Evan Dunstone is a designer, craftsman, educator and writer. He embarked on the long journey as a craftsman after a stint as a bush pilot in the Far-West of NSW and Far-North-Queensland. Evan was trained by David MacLaren OAM, craftsman and owner of the Bungendore Wood Works Gallery.  Evan is a 2001 Churchill Fellow in contemporary chair design and manufacture. He has travelled widely and worked with some of the finest craftsmen in the English-speaking world.

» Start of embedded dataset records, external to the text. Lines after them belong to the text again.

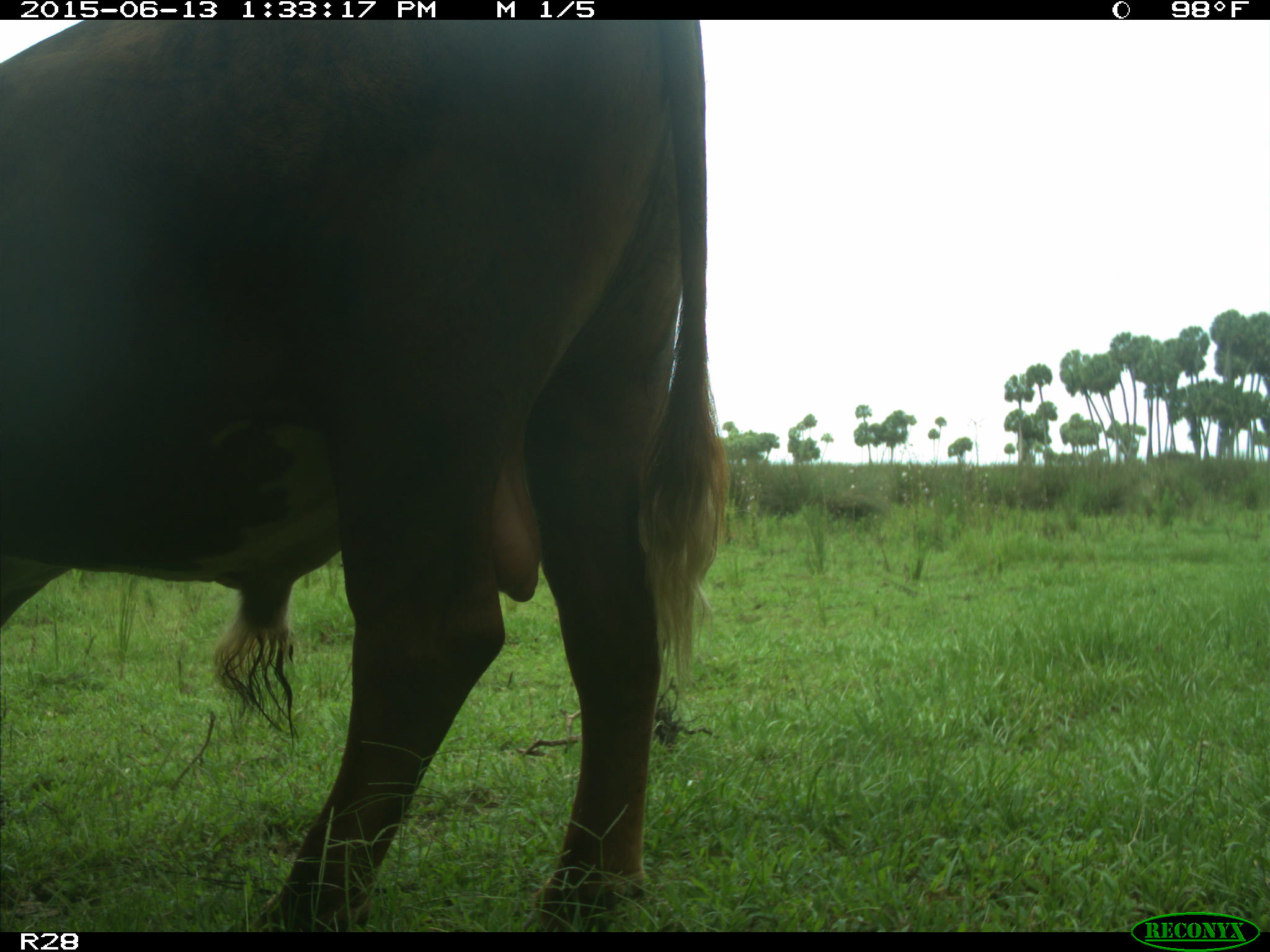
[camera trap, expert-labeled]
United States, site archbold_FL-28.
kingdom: Animalia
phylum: Chordata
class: Mammalia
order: Artiodactyla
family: Bovidae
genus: Bos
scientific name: Bos taurus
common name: domestic cow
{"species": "Bos taurus (domestic cow)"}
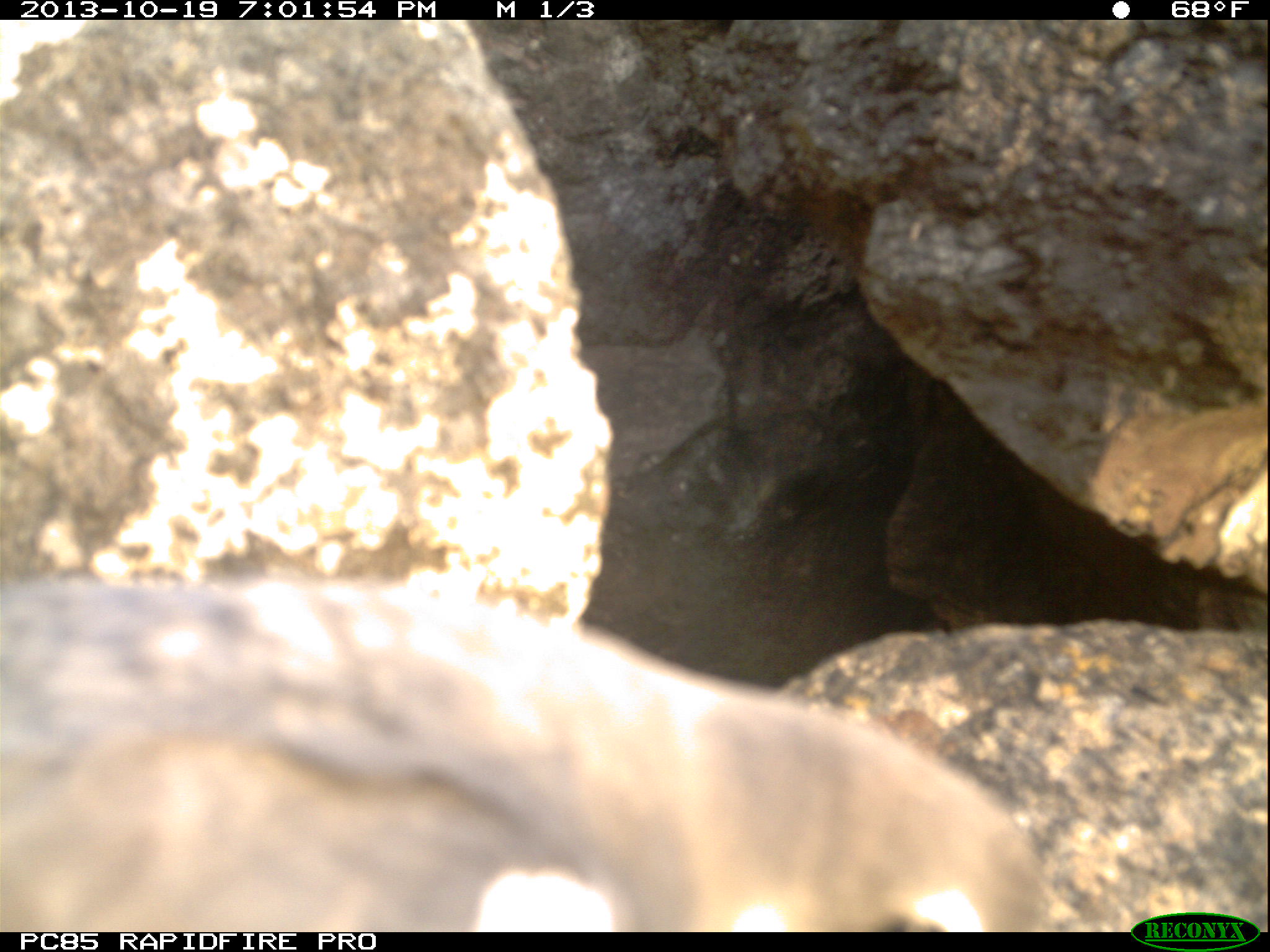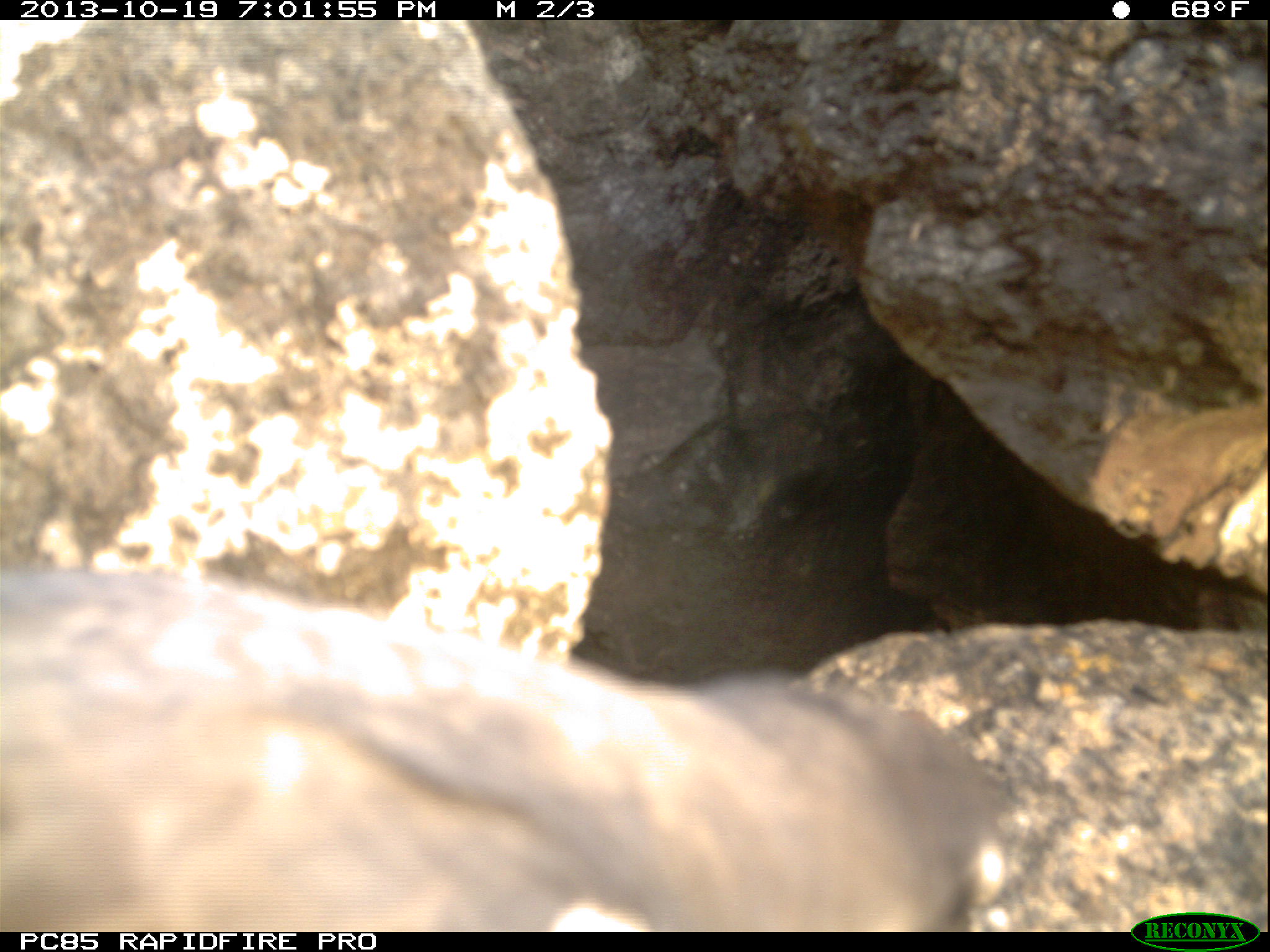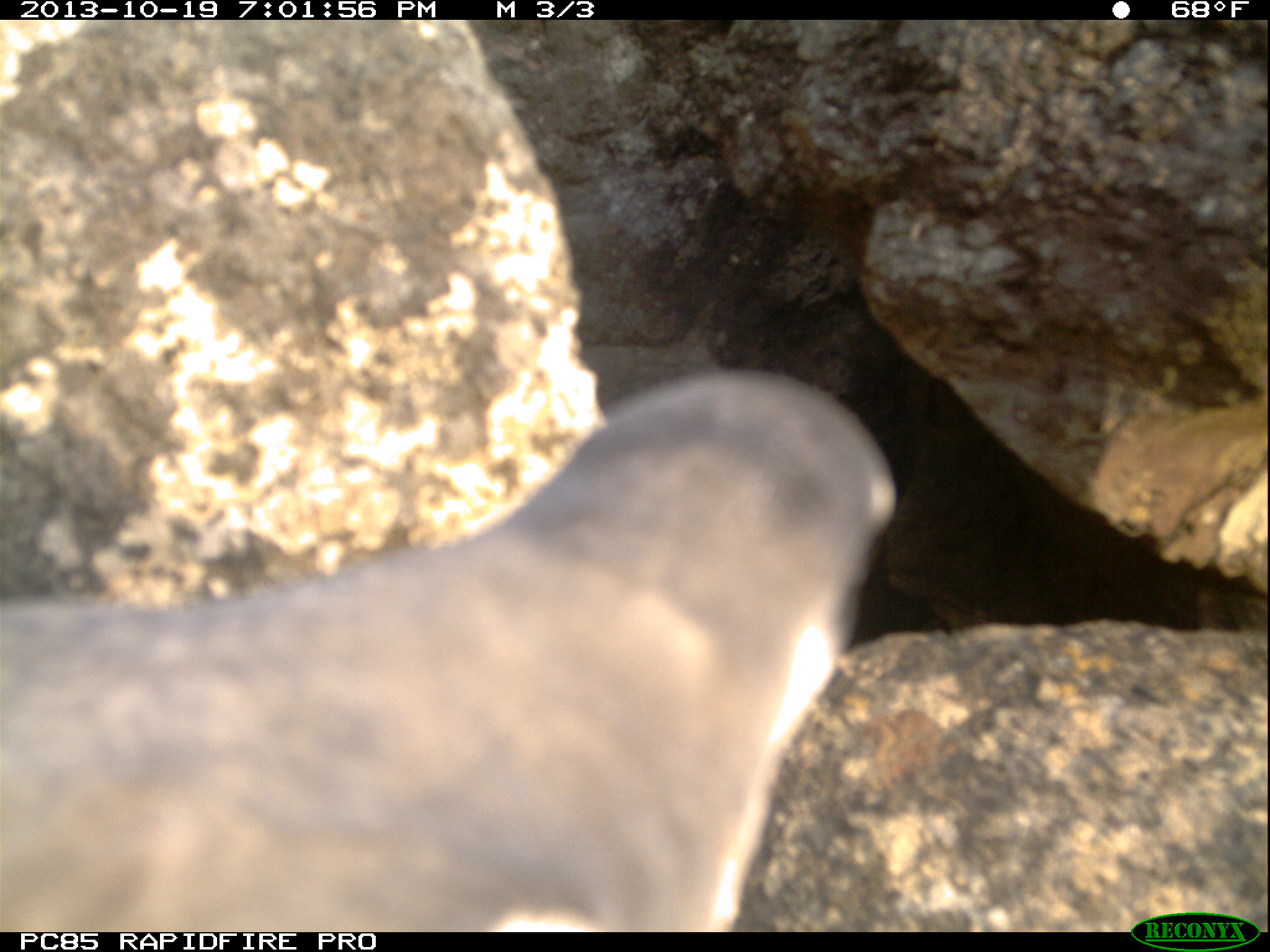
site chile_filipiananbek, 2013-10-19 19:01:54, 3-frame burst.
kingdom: Animalia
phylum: Chordata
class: Aves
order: Procellariiformes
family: Procellariidae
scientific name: Procellariidae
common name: petrel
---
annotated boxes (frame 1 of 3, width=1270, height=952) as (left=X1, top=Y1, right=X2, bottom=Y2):
petrel: (left=0, top=565, right=1078, bottom=930)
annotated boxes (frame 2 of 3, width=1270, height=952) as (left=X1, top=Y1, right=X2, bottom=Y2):
petrel: (left=0, top=570, right=1036, bottom=930)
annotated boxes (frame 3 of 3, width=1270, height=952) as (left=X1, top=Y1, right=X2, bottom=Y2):
petrel: (left=0, top=360, right=949, bottom=929)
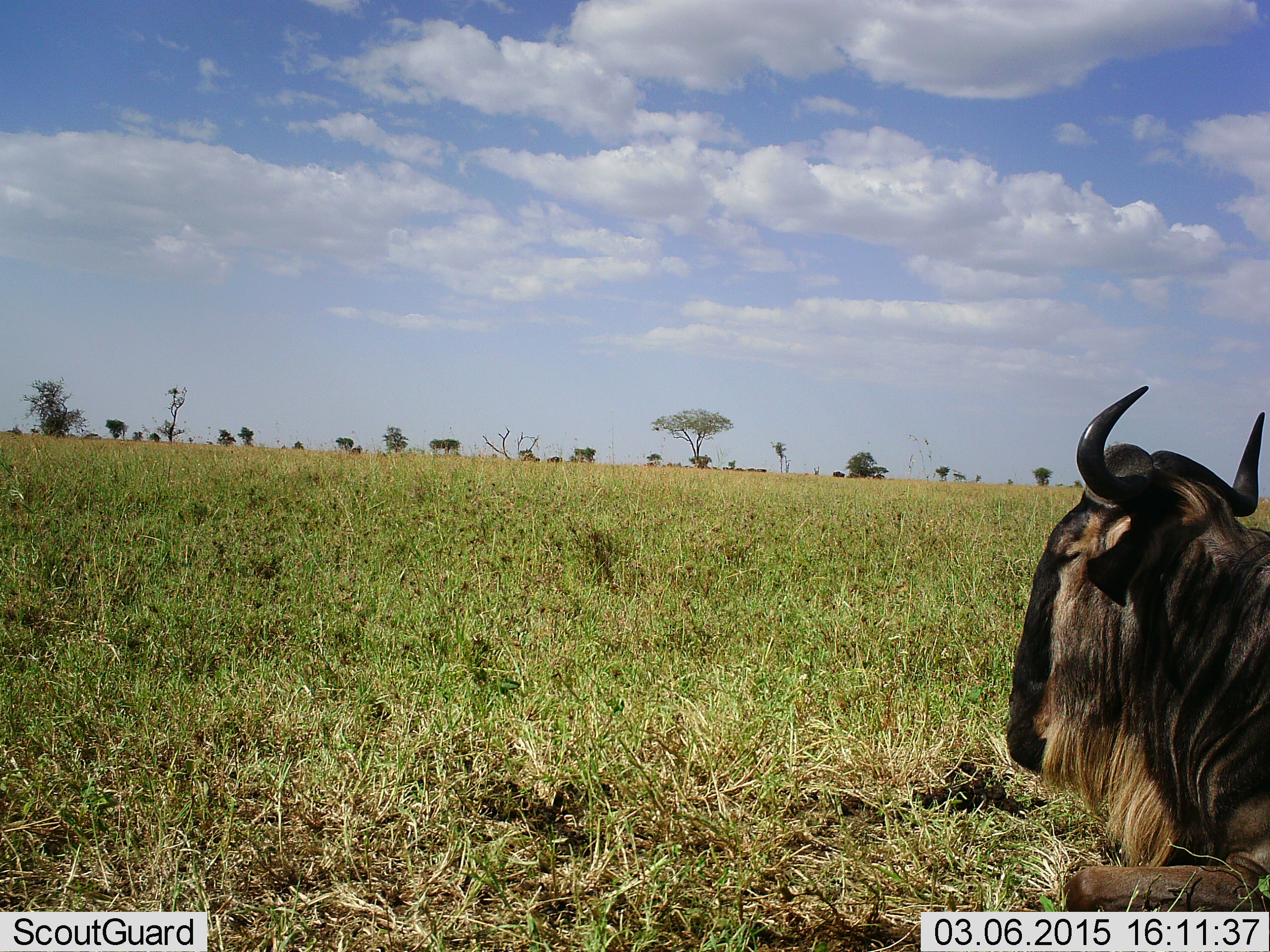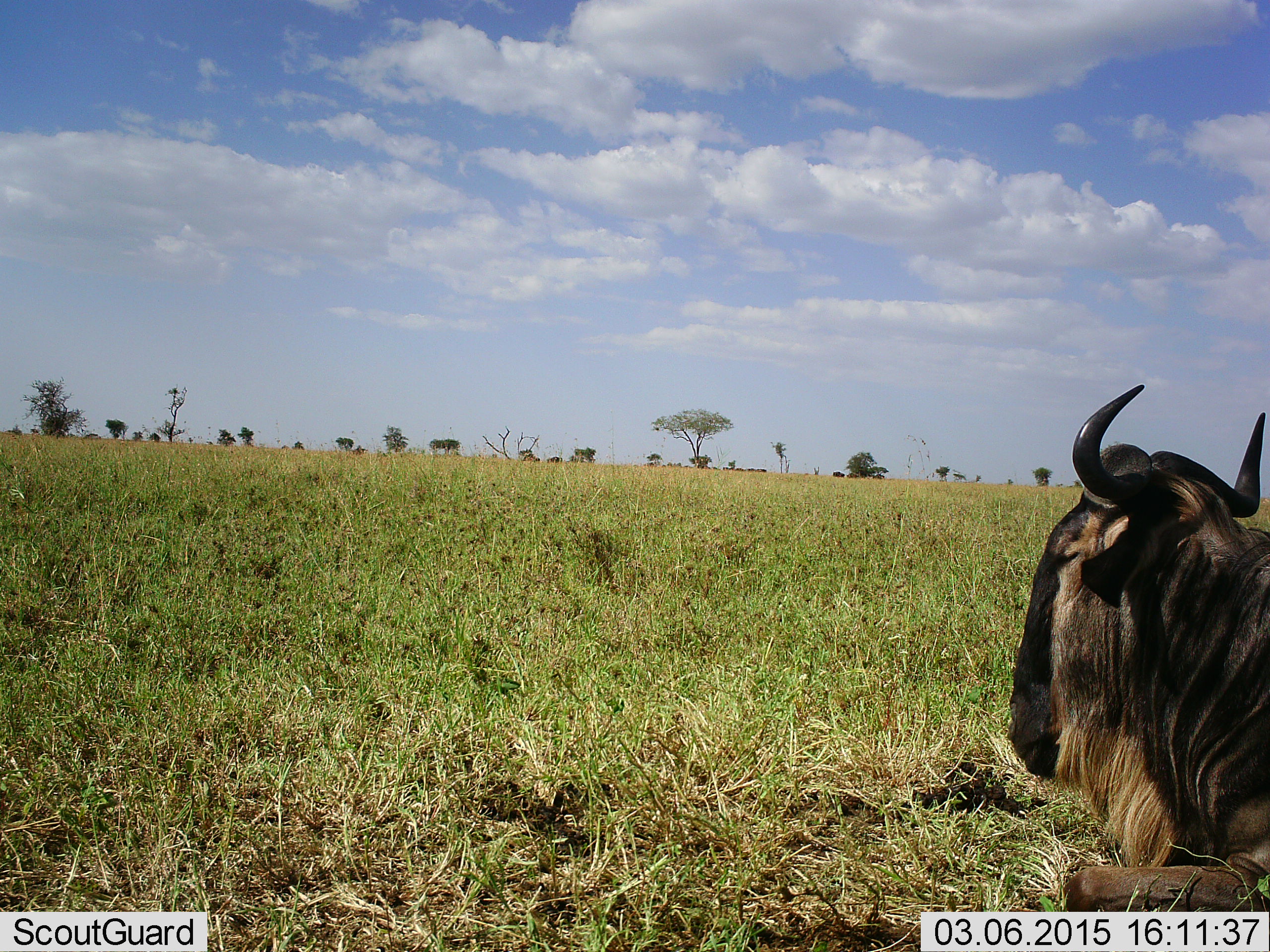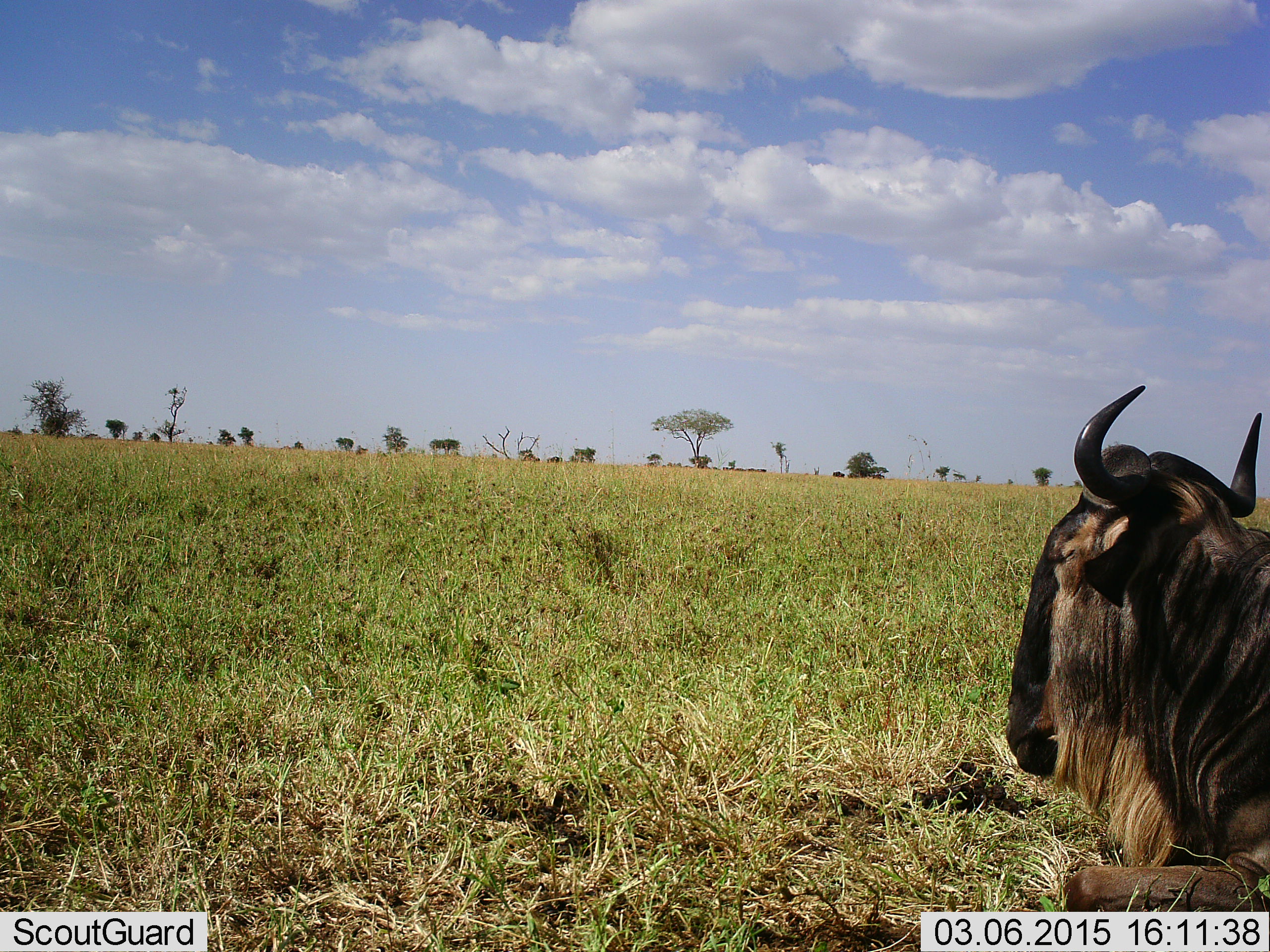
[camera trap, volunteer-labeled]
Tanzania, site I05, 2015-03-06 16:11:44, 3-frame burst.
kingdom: Animalia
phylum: Chordata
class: Mammalia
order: Artiodactyla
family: Bovidae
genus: Connochaetes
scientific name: Connochaetes taurinus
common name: blue wildebeest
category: wildebeest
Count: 1.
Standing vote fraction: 0%.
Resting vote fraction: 100%.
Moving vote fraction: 10%.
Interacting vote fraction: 0%.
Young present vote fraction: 0%.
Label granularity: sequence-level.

As well as training his own team of award winning makers, Evan is much in demand as a teacher of wood craftsmanship and design (particularly chair design). In 2009 he travelled fortnightly from Canberra to teach at the Australian School of Fine Furniture, University of Tasmania, Launceston. He has also taught at the ANU School of Art and the Sturt School For Wood, Mittagong. Evan is a regular contributor to Australian Wood Review and Australian Woodsmith magazines.  Evan is regularly invited to judge exhibitions of wood craftsmanship and furniture design.

 “Dunstone Design is well known for producing some of the highest quality custom and limited production furniture in Australia, if not the world”Linda Nathan, Editor Australian Wood Review Magazine, 2017 (as part of the AWR L!VE event, 2017).

Evan is an Accredited Member of Studio Woodworkers Australia. In 2019, Evan organised the inaugural Design & Development course run in the Dunstone Design workshop with visiting US designer Adam Rogers. This two-week course focuses on the design aspects of woodwork.

In 2019 Evan was awarded a Gottstein Trust Fellowship to attend a conference on sustainable craftsmanship and design in Stockholm, Sweden.

In 2018, Evan, along with John Madden, created the first Wood Dust Australia event in Queanbeyan and Bungendore. After the October event, Evan decided to focus on Dunstone Design and sold his shares in Craft Media Australia (the company that ran Wood Dust) to John Madden.

Evan has designed everything from simple freestanding pieces for private clients through to major boardroom commissions. He is very much “hands on” and spends at least half his time at the workbenches with his makers. He selects almost every board of timber for every project made by Dunstone Design.